Наконец Инга не выдержала и позвонила Таисии.
— Сегодня похороны, а Григорьев сказал, что мне не надо
приходить.
— Что ж, — философски заключила подруга. —
Вероятно, этому парню нужна женщина, которая ничем его не обременит, даже
сочувствием.
— Вчера вечером, — продолжала Инга, — я
пришла к нему и застала там Илью Хомутова. Они орали друг на друга и в конце
даже подрались.
— Из-за Нади, — сказала Таисия.
— Откуда ты знаешь?
Та презрительно фыркнула.
— Ты сама говорила, что они бодаются из-за нее со
школьной скамьи.
— Хомутов утверждал, что, когда меня нет, Надя проводит
время с Григорьевым… Прямо там, в его квартире. Что ты думаешь по этому поводу?
— Не знаю, что и думать. Может, это интуиция, а может
быть, хроническая ревность, переходящая в психоз.
— Тайка, если бы ты знала, какая на меня напала тоска!
Я не знаю, что делать…
— Хочешь совет? — тотчас спросила подруга. —
Чтобы зря не мучиться, узнай все сразу. Правду.
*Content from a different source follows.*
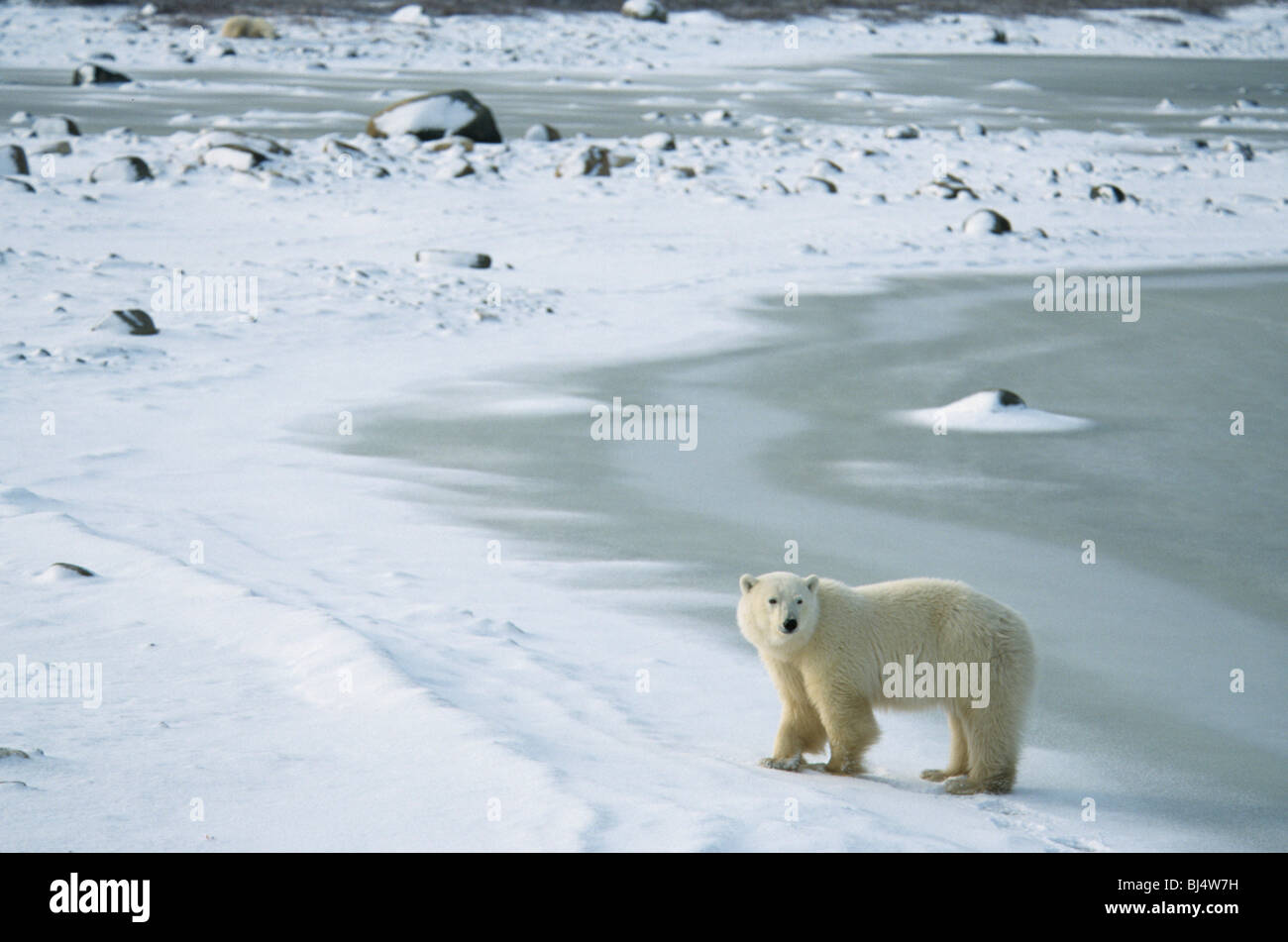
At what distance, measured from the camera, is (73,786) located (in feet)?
10.7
Только это тебя излечит. Как говорится, или клад в руки, или
дух вон.
— А как я узнаю правду? — накинулась на нее
Инга. — Кто мне ее расскажет?
— Конечно, никто, дурочка. Поступи, как нормальная
женщина. Без всяких своих вывертов — совесть, честь, доверие… Скажи ему, что
улетаешь в командировку на сутки. Закупать хулахупы на Уральском алюминиевом
заводе. Сегодня у него трудный день, если он действительно нуждается в Надином
утешении, то обязательно ее позовет.
— Ну?
— Что «ну»? Часа в два ночи ты являешься и открываешь
дверь своим ключом. И узнаешь правду. Если Григорьев весь в алой помаде, а
рядом с ним лежит Надя, облаченная в «Дикую орхидею», значит, твоя карта бита.
А если на плите стоит выкипевший борщ и Борис спит в носках с газетой на
голове, можешь смело намечать день свадьбы.
— Ты все упрощаешь! — рассердилась Инга.
Таисия тоже вышли из себя и повысила голос:
— Это ты все усложняешь! У тебя на все внутренние
ограничения, как у автомата, торгующего кока-колой. Если ты уверена, что Борис
тебе изменяет, то поймай его, черт побери, на месте преступления!